Shawn Chan, the CEO, and co-founder of Whampoa, said to offset cryptocurrencies’ volatility, it had to remain market-neutral. He highlighted that the company is seeking out strategic partners for the VC fund. Whampoa has been in talks with regional family offices and some big Chinese internet companies. The company is on the heels of Singapore’s largest bank.
The DBS Bank recently announced the expansion of crypto services to 300,000 of its more affluent clients in Asia through the banking app. The bank’s CEO said the bank would be able to safely and effectively provide crypto products and services to consumers. However, regulators don’t see it that way. Singapore has always sought to protect consumers. It has also strived to maintain dominance as a global financial hub through the responsible integration of cryptocurrencies.
Ravi Menon, MAS managing director, said the company wants to attract leading crypto players to Singapore. He highlighted that MAS has a stringent and lengthy licensing process for those who want to carry out crypto-related services in the country.

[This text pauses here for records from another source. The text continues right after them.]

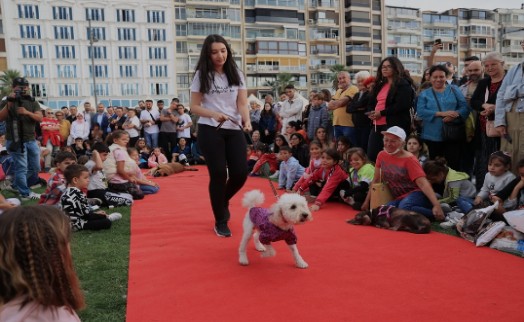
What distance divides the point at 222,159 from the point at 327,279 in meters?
1.57

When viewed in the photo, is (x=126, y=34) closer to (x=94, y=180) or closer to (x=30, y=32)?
(x=30, y=32)

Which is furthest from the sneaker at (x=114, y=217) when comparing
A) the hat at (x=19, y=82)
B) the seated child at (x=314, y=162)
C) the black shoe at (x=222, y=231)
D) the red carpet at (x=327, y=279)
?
the hat at (x=19, y=82)

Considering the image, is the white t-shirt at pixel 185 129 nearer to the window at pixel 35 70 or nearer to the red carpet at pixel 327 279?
the red carpet at pixel 327 279

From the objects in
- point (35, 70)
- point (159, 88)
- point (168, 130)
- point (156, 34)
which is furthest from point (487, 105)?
point (35, 70)

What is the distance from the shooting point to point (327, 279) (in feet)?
10.8

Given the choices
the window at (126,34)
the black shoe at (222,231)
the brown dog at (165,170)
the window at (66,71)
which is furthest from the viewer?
the window at (126,34)

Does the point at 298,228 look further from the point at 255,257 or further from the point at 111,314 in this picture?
the point at 111,314

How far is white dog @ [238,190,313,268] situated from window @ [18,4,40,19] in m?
52.1

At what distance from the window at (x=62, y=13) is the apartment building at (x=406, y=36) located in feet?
132

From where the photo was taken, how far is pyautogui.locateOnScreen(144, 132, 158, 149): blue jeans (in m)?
13.1

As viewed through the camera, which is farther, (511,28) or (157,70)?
(511,28)

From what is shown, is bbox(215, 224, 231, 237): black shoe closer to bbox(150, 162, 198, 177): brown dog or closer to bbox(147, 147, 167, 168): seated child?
bbox(150, 162, 198, 177): brown dog

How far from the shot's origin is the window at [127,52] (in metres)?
50.3

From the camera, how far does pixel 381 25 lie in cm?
6294
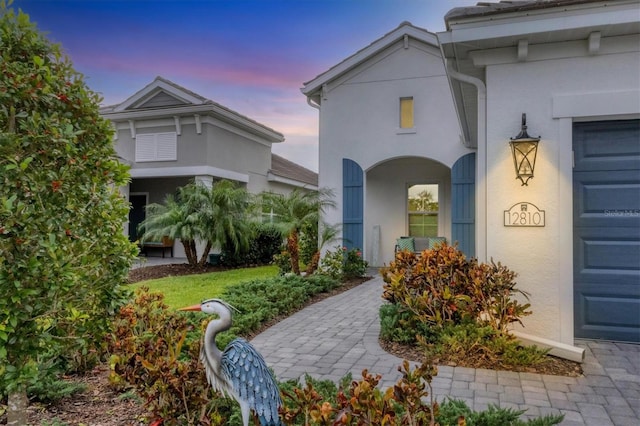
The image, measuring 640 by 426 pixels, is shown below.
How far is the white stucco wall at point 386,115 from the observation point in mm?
11195

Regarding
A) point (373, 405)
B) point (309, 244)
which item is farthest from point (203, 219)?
point (373, 405)

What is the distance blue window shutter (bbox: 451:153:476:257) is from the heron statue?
8.89 m

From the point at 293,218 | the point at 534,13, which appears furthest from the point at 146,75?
the point at 534,13

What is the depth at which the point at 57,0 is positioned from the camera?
756cm

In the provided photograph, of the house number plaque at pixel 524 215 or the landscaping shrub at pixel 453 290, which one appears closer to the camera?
the landscaping shrub at pixel 453 290

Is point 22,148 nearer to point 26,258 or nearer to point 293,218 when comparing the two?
point 26,258

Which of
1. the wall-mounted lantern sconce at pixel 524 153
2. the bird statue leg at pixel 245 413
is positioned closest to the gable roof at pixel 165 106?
the wall-mounted lantern sconce at pixel 524 153

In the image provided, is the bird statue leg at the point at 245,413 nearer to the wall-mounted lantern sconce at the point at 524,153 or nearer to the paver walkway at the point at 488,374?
the paver walkway at the point at 488,374

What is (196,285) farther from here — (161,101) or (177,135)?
(161,101)

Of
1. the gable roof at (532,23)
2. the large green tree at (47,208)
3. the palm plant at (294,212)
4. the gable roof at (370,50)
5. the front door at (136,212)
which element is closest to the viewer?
the large green tree at (47,208)

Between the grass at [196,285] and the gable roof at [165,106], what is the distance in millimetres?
5729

Menon said MAS has been issuing strong warnings against retail investments in cryptocurrencies. It has also taken increasingly stronger measures to restrict retail access to cryptocurrencies.
Joanna Ossinger, a crypto columnist for Bloomberg, says the attitude of regulators in Singapore is wait and see, with a greater emphasis on consumer protection. He said the policy change is more academic than anything representing a public agenda.